-- Travail demandé --
(A) Recopiez le passage de la critique sur Bill Plympton qui commence à « L’IMPITOYABLE LUNE DE MIEL / » et se termine à « kamikazes. Banzaï  ! ».
(B) D'après la critique sur Bill Plympton, pour quelles raisons le cinéaste affirmait-il ne pas vouloir réaliser de films politiques ? Répondez en une à trois phrases.
(C) Poursuivez la critique sur Bill Plympton à partir de l'endroit où elle s'arrête.

-- Texte de référence --
===============

L’IMPITOYABLE LUNE DE MIEL / LES MUTANTS DE L’ESPACE de Bill Plympton

Enfant terrible du cartoon, Bill Plympton revient par miracle au cinéma grâce à la ressortie de deux de ses meilleurs forfaits. L’Impitoyable Lune de miel ! et Les Mutants de l’espace, ou des attentats à la pudeur commis par le plus vicelard des kamikazes. Banzaï  ! 

Hasard du calendrier : alors qu’on s’écharpait il y a quelques mois sur « une confusion entre fantasme, représentation et réel » au sujet de l’affaire Bastien Vivès dans les colonnes de Libération, deux œuvres (dé)culottées d’un serial barbouilleur se rappellent à notre bon souvenir. À première vue, L’Impitoyable Lune de miel ! et Les Mutants de l’espacene passeraient plus aujourd’hui les barrières douanières de l’espace Schengen tant elles contreviennent au codex de l’hygiénisme qui structure l’économie de la bienveillance. Excréments, sperme, mictions et autres fluides corporels cradingues composent le paysage mental de Bill Plympton. Dura lex sed lex, nous direz-vous. Mais Plympton ne se fait justement pas de bile. Et pour cause, la France s’empresse de lui dérouler le tapis rouge quand il lui prend l’envie d’exposer ses gribouillages paillards à la première occasion venue : une exposition à la galerie Arludik en 2015, un passage à l’Étrange Festival un an plus tard, sans compter les salamalecs de circonstance à Cannes ou Annecy… Quant à nous, il avait fallu traverser l’Atlantique pour bavasser quelques heures avec le papa des Plymptoons. C’était à New York en 2014, quelque temps après avoir accouché des Amants électriques, variation shakespearienne foutraque en diable. « Wild Bill » l’assurait à l’époque : « Je ne veux pas réaliser des films politiques pour deux raisons. D’abord, je crois que ça emmerde les gens, qu’ils en ont marre. Et ensuite, je trouve qu’un commentaire politique date fortement ton film. » Mais chassez le politique, il revient au galop.  

Sortis respectivement en 1997 et 2001 aux États-Unis, L’Impitoyable Lune de miel ! et Les Mutants de l’espace balisent deux séquences tonitruantes de l’histoire des Amériques. D’un côté le Monicagate, scandale sexuel qui ébranla la vox populi et la Maison-Blanche. De l’autre, l’effondrement des Twin Towers, spectacle rejoué en boucle sur les networks de tout bord. Le canon retourné contre le visage de l’Amérique, des images de haine et de violence, comme seuls nous en avaient abreuvé les enfants du Colt et du CinémaScope. C’est à la conjonction de ces phénomènes que navigue l’auteur de la Lune de miel et des Mutants.  

Les Mutants de l’espace (2001)

===============

-- Liste des enregistrements --
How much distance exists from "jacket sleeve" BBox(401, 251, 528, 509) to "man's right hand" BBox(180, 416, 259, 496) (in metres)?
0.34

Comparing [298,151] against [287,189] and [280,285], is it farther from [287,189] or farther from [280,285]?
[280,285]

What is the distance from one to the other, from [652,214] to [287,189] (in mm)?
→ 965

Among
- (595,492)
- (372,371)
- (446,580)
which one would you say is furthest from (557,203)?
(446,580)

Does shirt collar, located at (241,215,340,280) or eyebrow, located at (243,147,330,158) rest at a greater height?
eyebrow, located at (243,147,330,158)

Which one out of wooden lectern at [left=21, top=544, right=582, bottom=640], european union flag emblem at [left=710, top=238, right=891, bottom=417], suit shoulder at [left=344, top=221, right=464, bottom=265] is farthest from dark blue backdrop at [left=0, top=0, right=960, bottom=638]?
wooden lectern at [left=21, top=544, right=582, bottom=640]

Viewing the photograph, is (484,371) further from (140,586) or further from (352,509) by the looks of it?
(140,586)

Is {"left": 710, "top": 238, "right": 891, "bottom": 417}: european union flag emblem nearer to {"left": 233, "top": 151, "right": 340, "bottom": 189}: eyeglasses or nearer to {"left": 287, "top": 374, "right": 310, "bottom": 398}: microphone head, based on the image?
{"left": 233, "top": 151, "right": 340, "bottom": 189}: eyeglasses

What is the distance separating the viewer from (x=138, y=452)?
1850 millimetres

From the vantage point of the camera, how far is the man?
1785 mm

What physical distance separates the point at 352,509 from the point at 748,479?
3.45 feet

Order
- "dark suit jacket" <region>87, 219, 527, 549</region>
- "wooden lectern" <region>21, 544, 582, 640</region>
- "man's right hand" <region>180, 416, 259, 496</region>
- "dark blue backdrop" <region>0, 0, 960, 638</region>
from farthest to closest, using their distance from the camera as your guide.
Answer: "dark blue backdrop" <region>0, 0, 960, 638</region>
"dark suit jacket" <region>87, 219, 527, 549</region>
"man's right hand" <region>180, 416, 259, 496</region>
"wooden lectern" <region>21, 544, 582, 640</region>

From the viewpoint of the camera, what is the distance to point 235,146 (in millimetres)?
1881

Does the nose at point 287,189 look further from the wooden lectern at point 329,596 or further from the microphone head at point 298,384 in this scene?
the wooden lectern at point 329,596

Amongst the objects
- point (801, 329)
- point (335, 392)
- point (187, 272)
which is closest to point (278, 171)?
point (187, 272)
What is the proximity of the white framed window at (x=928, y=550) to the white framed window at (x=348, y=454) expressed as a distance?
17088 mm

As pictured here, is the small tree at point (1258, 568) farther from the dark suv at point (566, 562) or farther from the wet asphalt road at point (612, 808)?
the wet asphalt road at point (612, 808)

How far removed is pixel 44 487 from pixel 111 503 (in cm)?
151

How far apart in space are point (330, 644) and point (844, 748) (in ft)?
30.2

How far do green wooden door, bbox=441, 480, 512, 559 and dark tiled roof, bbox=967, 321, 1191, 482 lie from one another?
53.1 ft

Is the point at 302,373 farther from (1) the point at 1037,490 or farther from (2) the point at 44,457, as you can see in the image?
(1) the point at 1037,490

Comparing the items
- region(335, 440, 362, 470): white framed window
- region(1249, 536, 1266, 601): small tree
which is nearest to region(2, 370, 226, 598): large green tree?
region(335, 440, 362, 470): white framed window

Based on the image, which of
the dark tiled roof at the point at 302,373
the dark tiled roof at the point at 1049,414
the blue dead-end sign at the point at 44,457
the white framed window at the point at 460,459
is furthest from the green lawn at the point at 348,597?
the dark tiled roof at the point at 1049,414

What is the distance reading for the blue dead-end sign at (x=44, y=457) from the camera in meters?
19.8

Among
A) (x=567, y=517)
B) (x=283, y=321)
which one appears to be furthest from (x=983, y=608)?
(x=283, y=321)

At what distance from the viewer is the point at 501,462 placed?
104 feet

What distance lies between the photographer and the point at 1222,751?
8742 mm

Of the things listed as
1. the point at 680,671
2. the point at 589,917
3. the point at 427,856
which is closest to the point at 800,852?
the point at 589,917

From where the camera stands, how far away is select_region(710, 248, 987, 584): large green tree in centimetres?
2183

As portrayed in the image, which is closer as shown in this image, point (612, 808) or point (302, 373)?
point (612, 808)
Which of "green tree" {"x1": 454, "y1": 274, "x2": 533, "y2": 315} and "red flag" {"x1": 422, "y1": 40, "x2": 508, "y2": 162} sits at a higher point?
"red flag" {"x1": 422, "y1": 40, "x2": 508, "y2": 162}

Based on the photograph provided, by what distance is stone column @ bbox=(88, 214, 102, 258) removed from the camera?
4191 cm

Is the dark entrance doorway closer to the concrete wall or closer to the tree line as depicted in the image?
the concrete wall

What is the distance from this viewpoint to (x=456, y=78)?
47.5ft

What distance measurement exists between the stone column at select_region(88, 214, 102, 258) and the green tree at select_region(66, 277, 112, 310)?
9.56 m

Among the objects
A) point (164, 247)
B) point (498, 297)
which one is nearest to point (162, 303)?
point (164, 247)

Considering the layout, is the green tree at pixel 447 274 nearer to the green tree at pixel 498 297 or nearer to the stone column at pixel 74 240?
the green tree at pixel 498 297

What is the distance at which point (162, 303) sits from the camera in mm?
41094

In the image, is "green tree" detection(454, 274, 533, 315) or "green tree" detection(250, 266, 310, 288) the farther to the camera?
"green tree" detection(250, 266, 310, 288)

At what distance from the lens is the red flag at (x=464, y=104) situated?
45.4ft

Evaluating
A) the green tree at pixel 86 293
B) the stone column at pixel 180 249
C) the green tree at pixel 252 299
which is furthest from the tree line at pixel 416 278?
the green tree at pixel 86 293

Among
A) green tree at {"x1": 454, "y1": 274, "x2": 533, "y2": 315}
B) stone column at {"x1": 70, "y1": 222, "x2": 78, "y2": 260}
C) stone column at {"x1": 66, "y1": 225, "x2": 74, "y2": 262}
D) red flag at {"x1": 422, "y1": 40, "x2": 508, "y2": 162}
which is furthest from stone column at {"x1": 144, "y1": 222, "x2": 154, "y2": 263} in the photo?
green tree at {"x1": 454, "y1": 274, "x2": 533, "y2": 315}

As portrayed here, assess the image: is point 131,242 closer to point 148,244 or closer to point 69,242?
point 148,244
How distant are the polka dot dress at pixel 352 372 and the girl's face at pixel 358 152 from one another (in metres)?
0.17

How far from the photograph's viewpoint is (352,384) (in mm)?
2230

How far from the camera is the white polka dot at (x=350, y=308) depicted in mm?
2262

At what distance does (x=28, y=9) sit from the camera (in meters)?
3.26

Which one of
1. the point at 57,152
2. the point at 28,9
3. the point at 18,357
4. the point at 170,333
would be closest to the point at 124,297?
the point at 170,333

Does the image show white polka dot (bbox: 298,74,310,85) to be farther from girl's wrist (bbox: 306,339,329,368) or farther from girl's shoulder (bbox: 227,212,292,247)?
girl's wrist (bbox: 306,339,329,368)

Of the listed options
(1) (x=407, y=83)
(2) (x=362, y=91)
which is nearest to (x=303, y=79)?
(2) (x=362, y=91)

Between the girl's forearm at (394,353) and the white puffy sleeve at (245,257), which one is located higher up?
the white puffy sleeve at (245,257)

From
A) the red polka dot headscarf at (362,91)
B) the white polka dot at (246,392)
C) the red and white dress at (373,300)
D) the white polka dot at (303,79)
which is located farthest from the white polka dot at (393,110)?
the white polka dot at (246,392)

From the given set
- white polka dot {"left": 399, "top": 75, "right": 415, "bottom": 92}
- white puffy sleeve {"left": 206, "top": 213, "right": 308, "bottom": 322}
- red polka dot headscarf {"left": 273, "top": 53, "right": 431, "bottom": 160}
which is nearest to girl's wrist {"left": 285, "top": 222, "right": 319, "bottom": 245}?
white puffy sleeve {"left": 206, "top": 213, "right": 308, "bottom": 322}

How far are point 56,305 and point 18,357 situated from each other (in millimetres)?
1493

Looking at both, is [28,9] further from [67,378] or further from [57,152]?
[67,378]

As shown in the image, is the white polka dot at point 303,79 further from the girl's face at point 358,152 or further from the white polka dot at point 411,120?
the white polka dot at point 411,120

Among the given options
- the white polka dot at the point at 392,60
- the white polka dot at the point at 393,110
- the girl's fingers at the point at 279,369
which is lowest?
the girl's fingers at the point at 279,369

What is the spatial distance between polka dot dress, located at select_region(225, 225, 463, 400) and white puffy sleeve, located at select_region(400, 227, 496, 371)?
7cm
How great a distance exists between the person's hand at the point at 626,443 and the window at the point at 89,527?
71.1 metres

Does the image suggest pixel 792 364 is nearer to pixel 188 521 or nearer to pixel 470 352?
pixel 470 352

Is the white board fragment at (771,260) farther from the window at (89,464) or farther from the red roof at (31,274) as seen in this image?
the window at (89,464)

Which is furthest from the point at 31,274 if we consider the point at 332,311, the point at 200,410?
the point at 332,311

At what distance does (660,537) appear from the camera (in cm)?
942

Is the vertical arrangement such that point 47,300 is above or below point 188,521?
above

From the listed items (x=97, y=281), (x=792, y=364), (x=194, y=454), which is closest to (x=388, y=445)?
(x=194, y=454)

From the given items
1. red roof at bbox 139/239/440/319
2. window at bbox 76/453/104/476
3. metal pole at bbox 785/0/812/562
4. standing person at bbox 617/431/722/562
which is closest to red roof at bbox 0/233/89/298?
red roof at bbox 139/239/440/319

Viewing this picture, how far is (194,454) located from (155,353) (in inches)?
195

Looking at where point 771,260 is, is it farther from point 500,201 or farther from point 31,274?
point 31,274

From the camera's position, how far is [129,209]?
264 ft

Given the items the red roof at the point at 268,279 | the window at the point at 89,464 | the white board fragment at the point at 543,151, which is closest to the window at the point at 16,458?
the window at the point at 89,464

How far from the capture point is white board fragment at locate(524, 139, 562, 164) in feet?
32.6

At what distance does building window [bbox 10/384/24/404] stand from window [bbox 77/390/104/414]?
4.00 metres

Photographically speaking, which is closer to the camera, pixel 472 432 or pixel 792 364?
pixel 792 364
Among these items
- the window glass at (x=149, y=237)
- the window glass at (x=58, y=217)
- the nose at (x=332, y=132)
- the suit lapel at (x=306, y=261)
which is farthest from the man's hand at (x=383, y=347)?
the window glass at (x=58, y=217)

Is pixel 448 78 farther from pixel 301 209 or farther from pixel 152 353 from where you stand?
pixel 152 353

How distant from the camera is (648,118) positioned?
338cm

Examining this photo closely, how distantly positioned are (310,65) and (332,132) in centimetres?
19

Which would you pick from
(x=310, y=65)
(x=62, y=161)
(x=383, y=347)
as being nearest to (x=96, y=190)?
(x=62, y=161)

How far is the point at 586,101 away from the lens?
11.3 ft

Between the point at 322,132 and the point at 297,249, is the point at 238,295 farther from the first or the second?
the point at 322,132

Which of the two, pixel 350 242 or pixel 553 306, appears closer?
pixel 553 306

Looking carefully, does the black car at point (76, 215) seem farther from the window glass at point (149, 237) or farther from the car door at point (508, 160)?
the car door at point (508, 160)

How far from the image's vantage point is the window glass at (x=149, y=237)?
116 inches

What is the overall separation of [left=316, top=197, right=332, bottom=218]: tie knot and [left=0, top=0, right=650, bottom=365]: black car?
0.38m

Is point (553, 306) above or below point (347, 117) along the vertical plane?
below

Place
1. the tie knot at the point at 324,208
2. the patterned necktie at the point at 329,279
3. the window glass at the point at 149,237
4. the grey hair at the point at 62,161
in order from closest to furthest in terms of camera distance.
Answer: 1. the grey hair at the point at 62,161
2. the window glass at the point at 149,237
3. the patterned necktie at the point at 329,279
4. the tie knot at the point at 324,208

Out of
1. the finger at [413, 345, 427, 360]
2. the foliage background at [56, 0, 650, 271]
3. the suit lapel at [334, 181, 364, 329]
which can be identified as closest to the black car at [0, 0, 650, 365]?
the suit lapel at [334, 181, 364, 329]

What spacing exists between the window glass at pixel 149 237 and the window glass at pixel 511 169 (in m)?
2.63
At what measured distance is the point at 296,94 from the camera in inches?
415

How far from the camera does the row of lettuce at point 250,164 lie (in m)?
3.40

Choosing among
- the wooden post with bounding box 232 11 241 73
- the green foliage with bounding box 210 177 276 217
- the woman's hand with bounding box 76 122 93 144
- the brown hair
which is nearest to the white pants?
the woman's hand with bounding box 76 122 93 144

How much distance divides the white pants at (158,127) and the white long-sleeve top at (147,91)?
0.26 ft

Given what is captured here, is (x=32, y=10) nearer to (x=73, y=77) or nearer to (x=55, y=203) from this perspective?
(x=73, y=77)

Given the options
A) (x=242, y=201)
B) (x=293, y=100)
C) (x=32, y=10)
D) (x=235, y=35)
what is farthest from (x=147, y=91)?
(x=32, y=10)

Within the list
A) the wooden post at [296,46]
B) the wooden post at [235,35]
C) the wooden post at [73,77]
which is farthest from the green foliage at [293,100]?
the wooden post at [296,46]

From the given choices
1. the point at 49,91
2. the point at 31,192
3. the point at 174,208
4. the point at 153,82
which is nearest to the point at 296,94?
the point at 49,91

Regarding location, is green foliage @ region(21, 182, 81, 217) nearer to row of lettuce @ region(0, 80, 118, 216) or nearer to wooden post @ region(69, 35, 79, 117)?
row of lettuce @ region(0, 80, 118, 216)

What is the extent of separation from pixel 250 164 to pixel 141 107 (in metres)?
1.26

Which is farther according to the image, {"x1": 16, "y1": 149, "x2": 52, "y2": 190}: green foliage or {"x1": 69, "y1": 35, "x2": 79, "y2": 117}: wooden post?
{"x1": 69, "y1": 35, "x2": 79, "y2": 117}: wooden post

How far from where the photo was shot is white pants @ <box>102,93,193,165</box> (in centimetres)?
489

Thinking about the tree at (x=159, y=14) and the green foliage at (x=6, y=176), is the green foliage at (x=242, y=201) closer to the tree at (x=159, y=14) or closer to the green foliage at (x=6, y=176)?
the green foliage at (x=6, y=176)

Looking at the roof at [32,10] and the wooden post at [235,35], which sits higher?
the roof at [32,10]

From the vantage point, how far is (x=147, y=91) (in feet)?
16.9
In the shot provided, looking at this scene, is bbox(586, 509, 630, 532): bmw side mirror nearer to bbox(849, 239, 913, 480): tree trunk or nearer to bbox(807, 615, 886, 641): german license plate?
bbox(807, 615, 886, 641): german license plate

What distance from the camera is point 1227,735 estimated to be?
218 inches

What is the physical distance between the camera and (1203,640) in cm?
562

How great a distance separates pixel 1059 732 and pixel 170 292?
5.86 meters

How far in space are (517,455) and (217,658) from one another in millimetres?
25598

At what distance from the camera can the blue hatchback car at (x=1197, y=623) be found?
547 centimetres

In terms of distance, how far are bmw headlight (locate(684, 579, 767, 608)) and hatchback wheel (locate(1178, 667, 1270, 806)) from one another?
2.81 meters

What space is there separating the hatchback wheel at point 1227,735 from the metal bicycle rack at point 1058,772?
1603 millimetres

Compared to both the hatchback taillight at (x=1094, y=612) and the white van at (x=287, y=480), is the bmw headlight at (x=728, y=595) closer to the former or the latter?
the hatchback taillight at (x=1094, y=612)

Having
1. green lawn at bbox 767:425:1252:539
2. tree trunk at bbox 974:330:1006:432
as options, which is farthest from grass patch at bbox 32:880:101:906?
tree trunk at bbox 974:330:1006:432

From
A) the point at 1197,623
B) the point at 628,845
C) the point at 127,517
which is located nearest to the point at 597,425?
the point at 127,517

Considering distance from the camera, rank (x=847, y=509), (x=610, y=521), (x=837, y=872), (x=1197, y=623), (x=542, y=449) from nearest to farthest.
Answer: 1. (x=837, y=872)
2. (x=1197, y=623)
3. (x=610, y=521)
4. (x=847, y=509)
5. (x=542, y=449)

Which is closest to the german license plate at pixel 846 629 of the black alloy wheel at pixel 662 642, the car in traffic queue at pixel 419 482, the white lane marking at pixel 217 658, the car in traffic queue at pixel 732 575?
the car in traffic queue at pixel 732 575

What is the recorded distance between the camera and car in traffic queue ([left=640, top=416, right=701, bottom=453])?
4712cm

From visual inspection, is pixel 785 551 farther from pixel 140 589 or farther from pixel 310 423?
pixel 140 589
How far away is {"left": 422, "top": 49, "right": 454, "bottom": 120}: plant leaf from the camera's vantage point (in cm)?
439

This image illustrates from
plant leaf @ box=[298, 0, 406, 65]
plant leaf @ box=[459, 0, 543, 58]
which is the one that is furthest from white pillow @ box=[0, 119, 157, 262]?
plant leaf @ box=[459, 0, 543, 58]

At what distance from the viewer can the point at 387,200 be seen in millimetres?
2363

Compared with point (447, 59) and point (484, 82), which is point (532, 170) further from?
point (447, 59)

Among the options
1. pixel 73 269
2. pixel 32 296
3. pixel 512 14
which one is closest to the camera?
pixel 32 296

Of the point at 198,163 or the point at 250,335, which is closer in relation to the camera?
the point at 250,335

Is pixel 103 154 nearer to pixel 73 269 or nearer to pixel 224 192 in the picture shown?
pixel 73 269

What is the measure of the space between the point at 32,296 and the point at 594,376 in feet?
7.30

===============

-- Réponses dans l'ordre --
(A)
L’IMPITOYABLE LUNE DE MIEL / LES MUTANTS DE L’ESPACE de Bill Plympton

Enfant terrible du cartoon, Bill Plympton revient par miracle au cinéma grâce à la ressortie de deux de ses meilleurs forfaits. L’Impitoyable Lune de miel ! et Les Mutants de l’espace, ou des attentats à la pudeur commis par le plus vicelard des kamikazes. Banzaï  !

(B) Il estimait d'abord que les films politiques ennuient les gens, qui en ont assez. Il jugeait ensuite qu'un commentaire politique date fortement un film.

(C)
Gamin solitaire de Portland, ville des roses d’où éclot décidément la fine fleur de la bohème indé (Gus Van Sant, Matt Groening), Bill Plympton a fourbi ses crayons gras dans les pages du National Lampoon, nourri ses rêves érotiques chez Hustler et Playboy, en plein Watergate (du scandale, toujours). Avant ça, il y avait eu l’espoir de dessiner ses rêves chez Disney. Trop jeune (il avait 14 ans), et plus tard, trop licencieux. À peine débarqué à New York – pour vendre des ceintures, paraît-il –, Bill marche sur les traces du féroce cartoonist du Village Voice, Jules Feiffer. Gomme et ferraille en poche, il adaptera un texte de son aïeul dans le court métrage Boomtown, crachat rigolard à la face de l’administration Reagan. Une plaie pour le retour de l’Amérique promue par Ronald, un régal pour les pubards de MTV, nouvelle plaque tournante de la pop culture au mitan des années 80. Un premier long métrage dessiné en solitaire (The Tune, 1992), bilan crado des années FM au cœur de la vague grunge, et vient enfin l’Impitoyable Lune de miel avec sa cohorte de fantasmes éjaculatoires. 

Le rock à Billy 

Pot d’acide en main, Plympton décape la fricocratie étatsunienne et désape les fringants yuppies avec un bon vieux rockab’ dans les oreilles. Le pitch tient dans un phylactère : la vie des Boyer, un couple de jeunes mariés, avec bicoque et gazon comme il faut, bascule lorsque deux volatiles en rut percutent une antenne parabolique, provoquant l’irradiation du cortex de monsieur, siège de l’excitation sexuelle. Et Bill de doter son macho mucho de héros du superpouvoir de donner vie à ses désirs les plus vicelards. Ou comment faire la nique aux Übermensch de Marvel et leurs fantasmes fascisants. C’est d’ailleurs par la citation d’un « Homme de fer », Hermann Göring, ogre du IIIe Reich, que commence la Lune de miel : « Quand j’entends le mot culture, je sors mon revolver.» Bill, terroriste tendance « grouchomarxiste », mitraille à tout berzingue les totems de la culture ricaine, parce qu’après tout, comme l’écrivait Roland Barthes dans ses Mythologies, « le mythe est de droite». Les baisers incendiaires consument les amants, les insectes dévorent les belles-mères et les amibes règlent leurs comptes sur le ring. Vous en rêviez ? Plympton l’a dessiné ! Chuck Jones sous acide pour les uns (le gamin a été biberonné aux Looney Tunes), Tex Avery érotomane pour les autres. Bill a la gâchette facile, crayonne vite et sale, dans un style aussi nerveux que Katsuhiro Ōtomo période Akira. Point de désespoir post-apo ici, mais plutôt la sidération devant l’étalage de chairs métamorphes et de corps en collusion.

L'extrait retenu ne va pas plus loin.